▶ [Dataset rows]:

## start

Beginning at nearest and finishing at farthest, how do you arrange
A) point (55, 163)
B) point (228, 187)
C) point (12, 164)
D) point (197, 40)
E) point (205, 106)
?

## end

▶ [OBJECTIVE]:
Swap "point" for "location" throughout the items, leaving every other part unchanged.

▶ [REPLY]:
Beginning at nearest and finishing at farthest, how do you arrange
A) location (55, 163)
B) location (228, 187)
C) location (12, 164)
D) location (197, 40)
E) location (205, 106)
?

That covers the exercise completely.